Check every line of the entries that follow, and copy the ones containing "boiling".
┌─ DATA TO EXAMINE
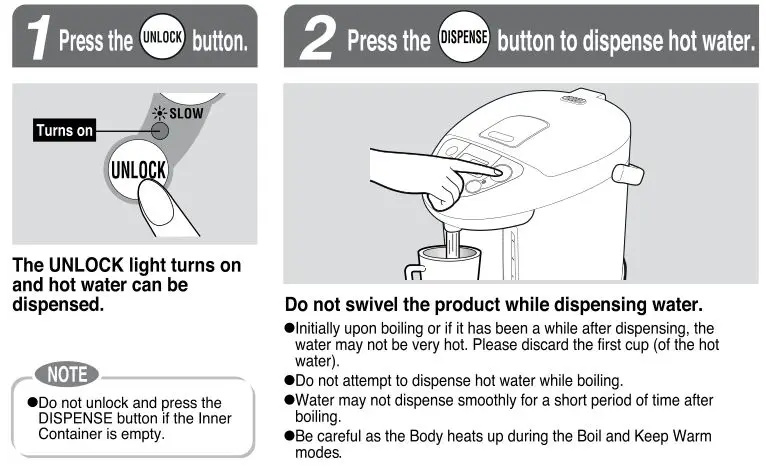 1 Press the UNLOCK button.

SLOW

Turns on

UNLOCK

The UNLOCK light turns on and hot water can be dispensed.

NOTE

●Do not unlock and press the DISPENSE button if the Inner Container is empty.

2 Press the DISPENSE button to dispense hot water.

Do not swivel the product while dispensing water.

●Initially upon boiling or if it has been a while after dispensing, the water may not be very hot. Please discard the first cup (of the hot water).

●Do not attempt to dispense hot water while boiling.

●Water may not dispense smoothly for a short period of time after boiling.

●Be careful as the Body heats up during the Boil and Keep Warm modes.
└─
┌─ DATA TO EXAMINE
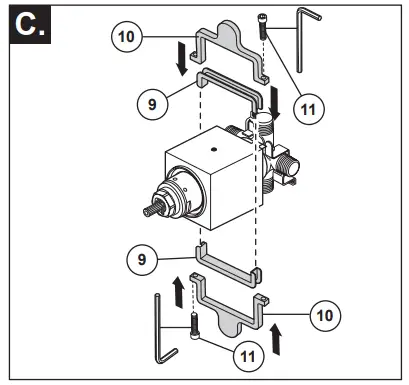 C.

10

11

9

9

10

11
└─
┌─ DATA TO EXAMINE
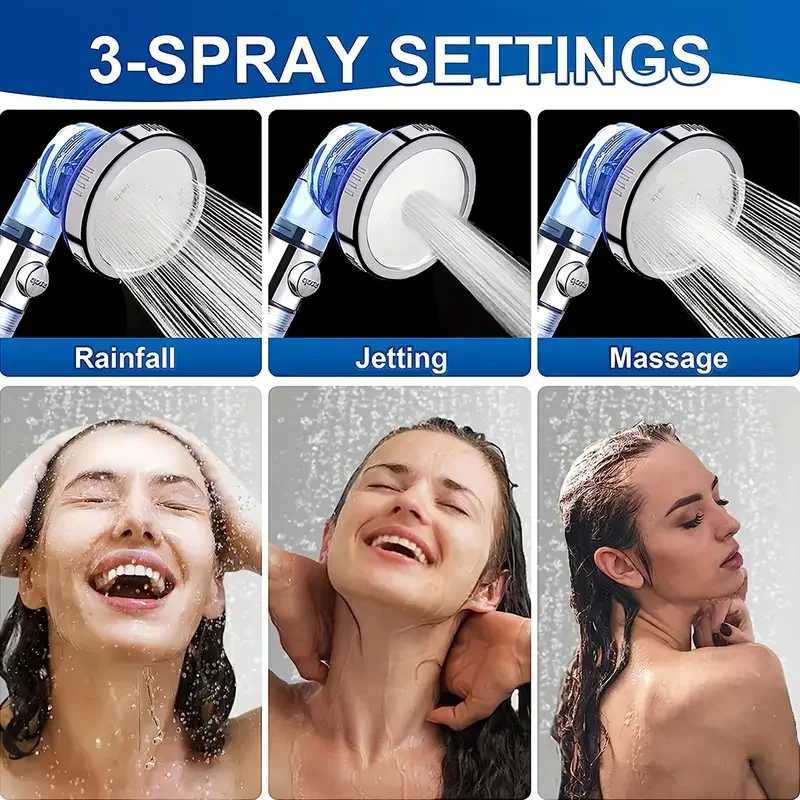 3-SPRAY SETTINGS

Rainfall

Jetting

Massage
└─
▶ **OUTPUT OF THE EXERCISE**
●Initially upon boiling or if it has been a while after dispensing, the water may not be very hot. Please discard the first cup (of the hot water).
●Do not attempt to dispense hot water while boiling.
●Water may not dispense smoothly for a short period of time after boiling.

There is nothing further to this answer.